* [TASK REQUIREMENTS]:
Reproduce every line of the data below verbatim, omitting the pictures.

* [EXTRACTED INFORMATION]:
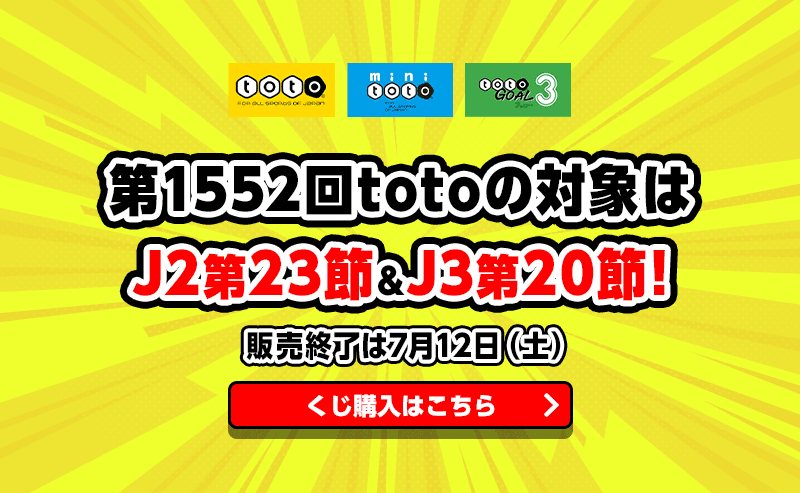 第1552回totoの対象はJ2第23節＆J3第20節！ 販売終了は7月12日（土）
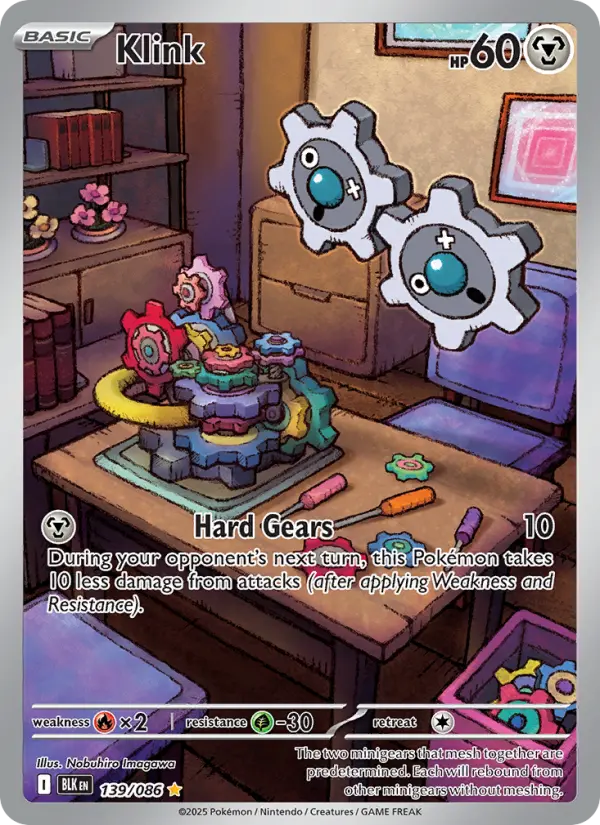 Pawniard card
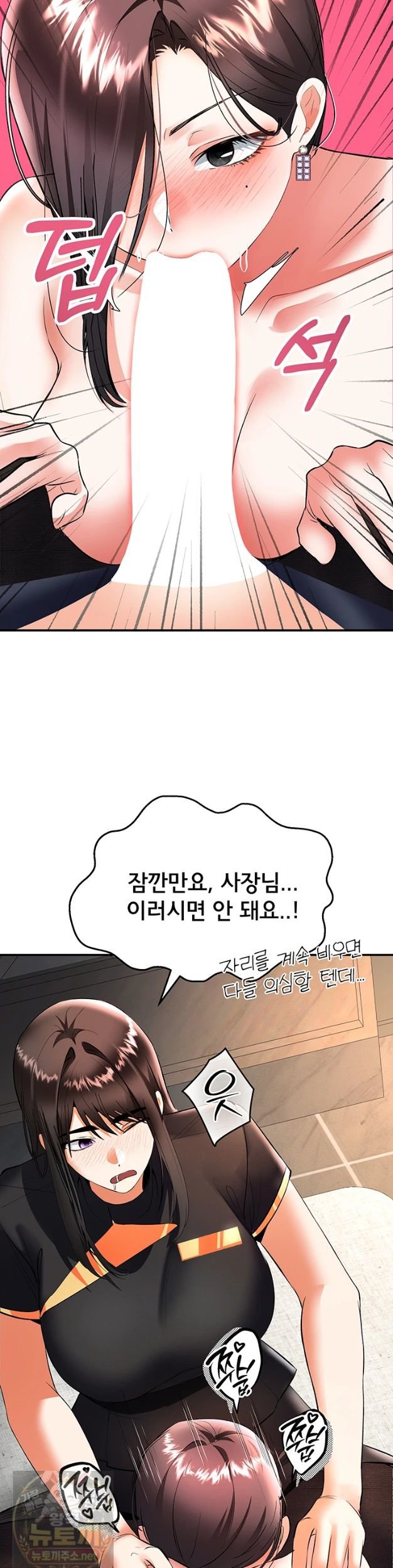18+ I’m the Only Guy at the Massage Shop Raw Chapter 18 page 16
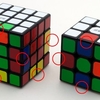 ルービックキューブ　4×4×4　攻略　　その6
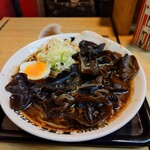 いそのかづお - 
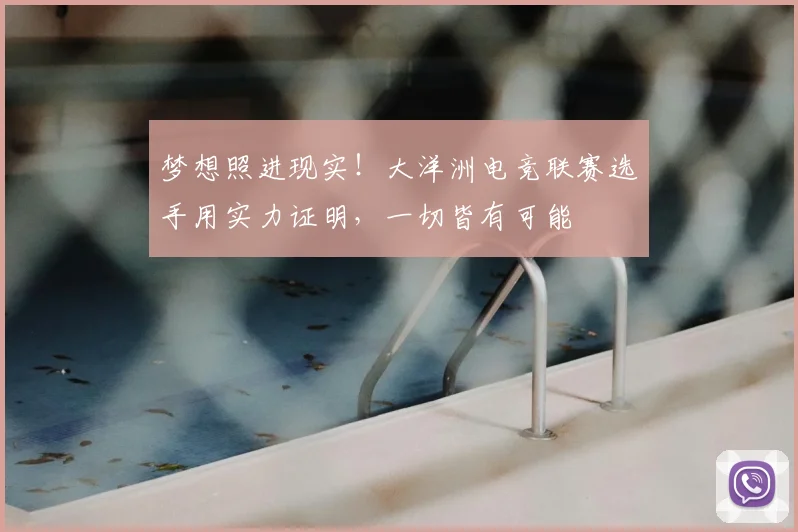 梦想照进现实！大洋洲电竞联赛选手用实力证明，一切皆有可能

* [TASK SOLUTION]:
 第1552回totoの対象はJ2第23節＆J3第20節！ 販売終了は7月12日（土）
 Pawniard card
18+ I’m the Only Guy at the Massage Shop Raw Chapter 18 page 16
 ルービックキューブ　4×4×4　攻略　　その6
 いそのかづお - 
 梦想照进现实！大洋洲电竞联赛选手用实力证明，一切皆有可能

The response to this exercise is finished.